Chez les Sutherland, l’affaire semble entendue depuis longtemps. Kiefer, le fils du vétéran Donald Sutherland a fait sa marque à Hollywood, aussi bien au cinéma qu’au petit écran. Le dernier du clan, Rossif Sutherland, dont la mère est l’ancienne comédienne québécoise Francine Racette, tente quant à lui depuis quelques années une carrière au Canada. Le voilà d’ailleurs à l’affiche de River, premier long métrage signé par l’Ontarien Jamie M. Dagg.

«Avec un père et un frère qui prennent tant de place, cela n’a pas toujours été évident, admet Rossif en entrevue téléphonique. Mais je n’y peux rien, car j’ai la vie qui m’a été donnée. J’ai eu des années difficiles sans savoir vraiment ce que je voulais faire. Le cinéma n’était pas une option jusqu’à ce que mon père voit en moi un acteur qui avait aussi sa chance à saisir.»

Né à Vancouver, Rossif a grandi en France (son français est d’ailleurs impeccable avec quelques intonations parisiennes) avant d’aller étudier à la prestigieuse université de Princeton. Après quelques années passées à Los Angeles, il vit aujourd’hui à Toronto. «Je me considère comme chanceux. J’ai maintenant des opportunités où je peux m’épanouir professionnellement. Je suis reconnaissant envers mon père qui a toujours cru en moi. Je ne serais pas là où j’en suis sans lui. Il est mon inspiration.»

L’homme de 37 ans que l’on a pu voir en 2015 dans le film de guerre Hyena Road de Paul Gross est d’avis que le chemin est encore long pour se faire son propre nom. «Je sais que je n’aurai jamais la carrière de mon père, lance-t-il lucide. De toute façon, je ne cherche pas à me comparer à qui que ce soit. Je fais mon chemin en acceptant des projets passionnants. Le reste est secondaire.»

«River»


Le fugitif

Dans River, en salle ce vendredi, l’acteur interprète John, un médecin américain parti au Laos pour pratiquer bénévolement dans un dispensaire de fortune. Un soir, alors qu’il tente de secourir une femme violée, il tue un touriste australien qui s’avère être un fils de diplomate. Poursuivi par la police, il s’enfuit à travers le pays. «Ce genre de personnage m’intéresse beaucoup. On croit avoir à faire à un bon gars, mais au fond, le coupable du meurtre retient une terrible violence en lui. Malgré les circonstances, il se considère déjà comme fautif.»

Réalisé tel un thriller, le film raconte la traque d’un jeune homme devenu soudainement un meurtrier en cavale. «L’aventure a été un vrai défi, raconte le comédien. On a tourné dans des conditions terribles avec quelques blessures en prime, mais le jeu en valait la chandelle. Je suis très fier de ma participation.»
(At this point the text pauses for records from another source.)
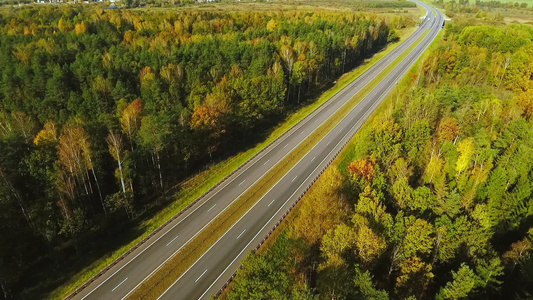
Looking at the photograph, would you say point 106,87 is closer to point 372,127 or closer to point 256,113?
point 256,113

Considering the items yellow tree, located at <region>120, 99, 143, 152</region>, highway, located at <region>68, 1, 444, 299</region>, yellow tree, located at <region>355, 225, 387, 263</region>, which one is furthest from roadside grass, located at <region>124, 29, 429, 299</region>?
yellow tree, located at <region>120, 99, 143, 152</region>

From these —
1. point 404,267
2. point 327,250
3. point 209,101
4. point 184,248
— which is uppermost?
point 209,101

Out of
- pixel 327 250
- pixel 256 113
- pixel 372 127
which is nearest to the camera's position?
pixel 327 250

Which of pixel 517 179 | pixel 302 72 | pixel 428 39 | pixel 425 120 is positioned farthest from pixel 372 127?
pixel 428 39

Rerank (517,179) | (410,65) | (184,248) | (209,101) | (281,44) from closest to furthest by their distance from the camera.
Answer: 1. (184,248)
2. (517,179)
3. (209,101)
4. (281,44)
5. (410,65)

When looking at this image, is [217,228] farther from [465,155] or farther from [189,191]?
[465,155]

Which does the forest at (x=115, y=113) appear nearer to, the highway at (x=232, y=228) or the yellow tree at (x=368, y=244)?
the highway at (x=232, y=228)

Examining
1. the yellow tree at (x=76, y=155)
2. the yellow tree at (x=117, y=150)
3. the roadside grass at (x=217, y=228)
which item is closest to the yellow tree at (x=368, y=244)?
the roadside grass at (x=217, y=228)
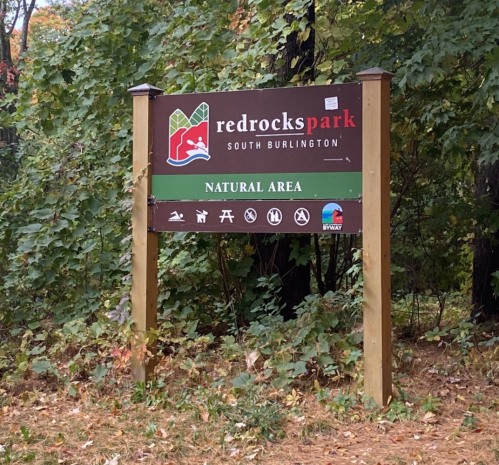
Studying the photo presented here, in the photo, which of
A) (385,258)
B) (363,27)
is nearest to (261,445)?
(385,258)

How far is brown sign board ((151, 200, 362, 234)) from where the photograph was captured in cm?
455

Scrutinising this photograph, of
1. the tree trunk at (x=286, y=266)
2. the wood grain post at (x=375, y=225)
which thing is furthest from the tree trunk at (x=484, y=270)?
the wood grain post at (x=375, y=225)

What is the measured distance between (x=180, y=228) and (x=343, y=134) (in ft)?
4.91

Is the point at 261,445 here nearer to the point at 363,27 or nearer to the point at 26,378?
the point at 26,378

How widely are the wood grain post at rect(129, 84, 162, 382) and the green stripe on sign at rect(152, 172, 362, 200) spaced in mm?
138

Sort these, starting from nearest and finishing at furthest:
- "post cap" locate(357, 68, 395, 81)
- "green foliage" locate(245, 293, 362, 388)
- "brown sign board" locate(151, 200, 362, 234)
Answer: "post cap" locate(357, 68, 395, 81) → "brown sign board" locate(151, 200, 362, 234) → "green foliage" locate(245, 293, 362, 388)

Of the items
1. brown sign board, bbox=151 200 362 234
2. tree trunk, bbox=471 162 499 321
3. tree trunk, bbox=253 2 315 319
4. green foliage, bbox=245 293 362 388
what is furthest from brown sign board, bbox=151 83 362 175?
tree trunk, bbox=471 162 499 321

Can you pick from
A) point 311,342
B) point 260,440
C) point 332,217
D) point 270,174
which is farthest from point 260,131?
point 260,440

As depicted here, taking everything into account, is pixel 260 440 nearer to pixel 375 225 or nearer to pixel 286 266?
pixel 375 225

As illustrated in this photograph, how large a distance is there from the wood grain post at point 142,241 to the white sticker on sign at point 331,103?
1454 mm

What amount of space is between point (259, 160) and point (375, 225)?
1.03 metres

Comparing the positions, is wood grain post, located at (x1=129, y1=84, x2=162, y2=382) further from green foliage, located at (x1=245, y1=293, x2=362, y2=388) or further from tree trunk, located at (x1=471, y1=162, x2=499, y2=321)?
tree trunk, located at (x1=471, y1=162, x2=499, y2=321)

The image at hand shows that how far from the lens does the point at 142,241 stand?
16.8ft

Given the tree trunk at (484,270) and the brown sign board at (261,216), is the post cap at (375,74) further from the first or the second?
the tree trunk at (484,270)
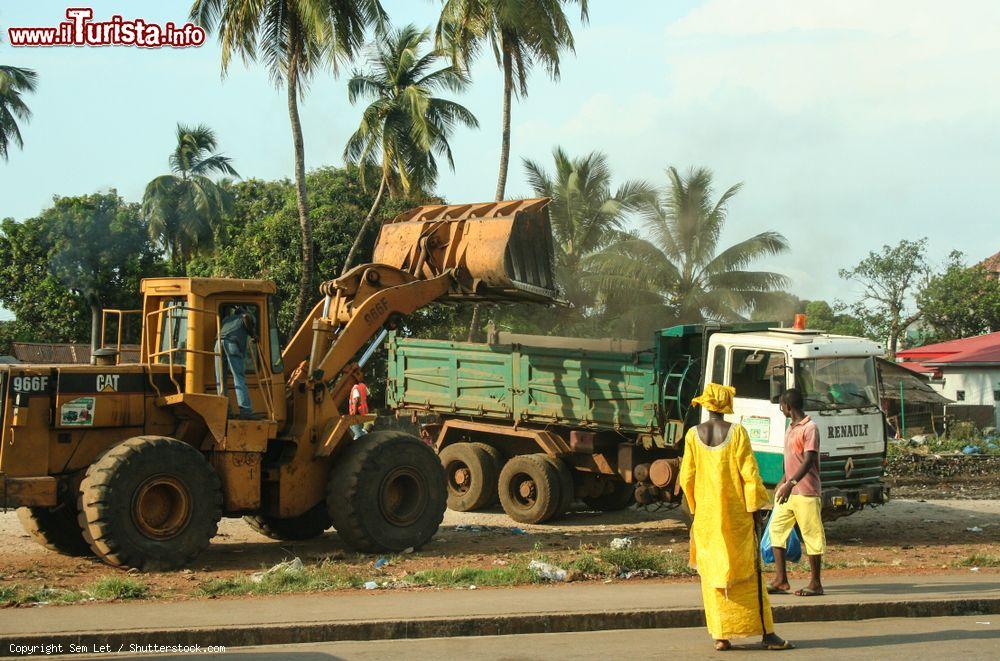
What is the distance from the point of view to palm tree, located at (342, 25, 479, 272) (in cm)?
2914

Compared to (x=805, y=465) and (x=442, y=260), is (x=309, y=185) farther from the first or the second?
(x=805, y=465)

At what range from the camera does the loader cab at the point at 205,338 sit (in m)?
11.4

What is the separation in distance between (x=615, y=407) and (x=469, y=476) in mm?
2905

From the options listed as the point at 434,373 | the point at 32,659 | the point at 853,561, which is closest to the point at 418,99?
the point at 434,373

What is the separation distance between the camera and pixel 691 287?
31.4 meters

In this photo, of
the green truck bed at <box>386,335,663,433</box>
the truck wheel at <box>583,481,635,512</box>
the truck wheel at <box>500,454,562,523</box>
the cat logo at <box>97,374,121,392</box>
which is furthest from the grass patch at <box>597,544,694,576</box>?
the truck wheel at <box>583,481,635,512</box>

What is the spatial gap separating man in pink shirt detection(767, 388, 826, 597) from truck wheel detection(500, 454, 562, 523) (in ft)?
18.8

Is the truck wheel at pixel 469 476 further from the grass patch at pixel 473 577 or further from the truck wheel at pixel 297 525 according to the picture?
the grass patch at pixel 473 577

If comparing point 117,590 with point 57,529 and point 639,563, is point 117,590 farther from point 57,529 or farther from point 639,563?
point 639,563

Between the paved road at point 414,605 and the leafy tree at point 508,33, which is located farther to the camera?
the leafy tree at point 508,33

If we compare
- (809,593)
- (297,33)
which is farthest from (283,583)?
(297,33)

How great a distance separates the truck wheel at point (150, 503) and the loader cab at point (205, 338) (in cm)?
84

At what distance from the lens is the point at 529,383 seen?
50.6 ft

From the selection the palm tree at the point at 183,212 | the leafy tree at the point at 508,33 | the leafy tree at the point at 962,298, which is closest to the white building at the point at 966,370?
the leafy tree at the point at 962,298
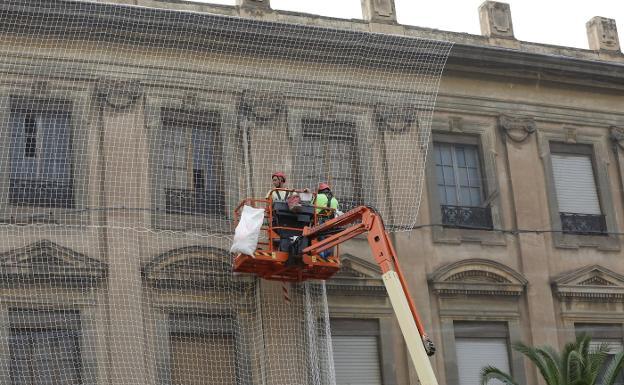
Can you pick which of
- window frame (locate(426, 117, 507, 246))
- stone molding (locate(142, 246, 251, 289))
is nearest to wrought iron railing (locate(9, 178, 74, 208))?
stone molding (locate(142, 246, 251, 289))

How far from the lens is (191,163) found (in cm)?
2158

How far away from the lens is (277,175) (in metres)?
20.8

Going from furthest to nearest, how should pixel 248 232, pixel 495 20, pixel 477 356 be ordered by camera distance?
pixel 495 20, pixel 477 356, pixel 248 232

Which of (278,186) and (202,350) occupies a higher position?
(278,186)

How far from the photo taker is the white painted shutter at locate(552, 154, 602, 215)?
985 inches

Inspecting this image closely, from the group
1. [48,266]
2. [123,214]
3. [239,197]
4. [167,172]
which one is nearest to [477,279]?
[239,197]

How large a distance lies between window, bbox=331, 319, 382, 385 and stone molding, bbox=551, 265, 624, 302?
391 cm

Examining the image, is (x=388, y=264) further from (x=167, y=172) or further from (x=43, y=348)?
(x=43, y=348)

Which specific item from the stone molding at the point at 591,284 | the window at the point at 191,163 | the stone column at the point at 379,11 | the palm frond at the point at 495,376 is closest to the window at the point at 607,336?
the stone molding at the point at 591,284

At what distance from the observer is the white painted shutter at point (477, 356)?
22.9 metres

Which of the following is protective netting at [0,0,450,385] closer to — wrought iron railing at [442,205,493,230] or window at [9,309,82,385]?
window at [9,309,82,385]

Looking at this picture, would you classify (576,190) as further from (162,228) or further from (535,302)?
(162,228)

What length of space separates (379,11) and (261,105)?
147 inches

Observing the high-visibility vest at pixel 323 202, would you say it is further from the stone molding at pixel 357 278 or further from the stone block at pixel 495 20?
the stone block at pixel 495 20
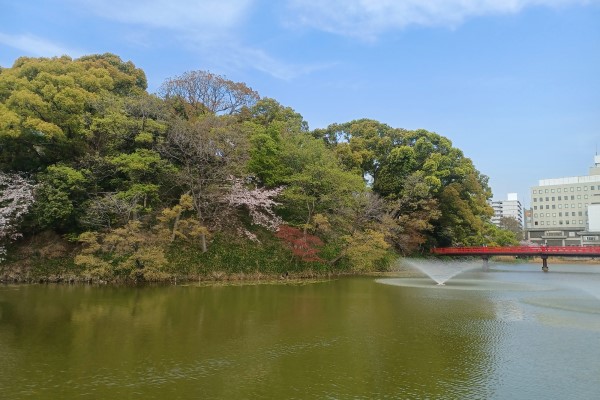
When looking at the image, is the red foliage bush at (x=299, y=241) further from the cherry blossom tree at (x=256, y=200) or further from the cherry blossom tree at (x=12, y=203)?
the cherry blossom tree at (x=12, y=203)

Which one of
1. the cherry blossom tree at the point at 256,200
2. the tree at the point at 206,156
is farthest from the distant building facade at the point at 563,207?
the tree at the point at 206,156

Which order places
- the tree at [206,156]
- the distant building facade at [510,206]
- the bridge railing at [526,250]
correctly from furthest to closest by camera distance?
the distant building facade at [510,206] → the bridge railing at [526,250] → the tree at [206,156]

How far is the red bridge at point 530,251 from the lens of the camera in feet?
112

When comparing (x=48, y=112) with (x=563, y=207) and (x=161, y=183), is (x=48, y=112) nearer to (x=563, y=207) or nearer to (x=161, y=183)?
(x=161, y=183)

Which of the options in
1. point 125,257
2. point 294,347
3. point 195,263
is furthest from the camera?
point 195,263

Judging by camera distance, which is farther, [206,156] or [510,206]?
[510,206]

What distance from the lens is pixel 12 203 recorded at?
766 inches

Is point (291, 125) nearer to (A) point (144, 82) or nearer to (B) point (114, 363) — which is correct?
(A) point (144, 82)

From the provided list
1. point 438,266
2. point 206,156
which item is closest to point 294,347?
point 206,156

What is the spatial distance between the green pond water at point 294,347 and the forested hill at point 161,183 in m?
5.24

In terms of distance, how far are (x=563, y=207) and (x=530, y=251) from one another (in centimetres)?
5576

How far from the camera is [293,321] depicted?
39.2ft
Même s’il a beaucoup hésité avant de devenir acteur à temps plein, Rossif affirme être passionné par le métier. «C’est plutôt bizarre d’être un acteur, n’est-ce pas? On est adulte et pourtant, on se retrouve à jouer devant la caméra. On se prend au sérieux afin d’incarner des situations qui n’existent pas vraiment. Mais au lieu de mentir, on vit un moment vrai. Tout ce qu’on fait, on y croit à fond et c’est ce qui rend ce métier si unique.»

River (Rivière) – Remstar – Thriller – 87 minutes – Sortie en salles le 11 mars 2016 – Canada.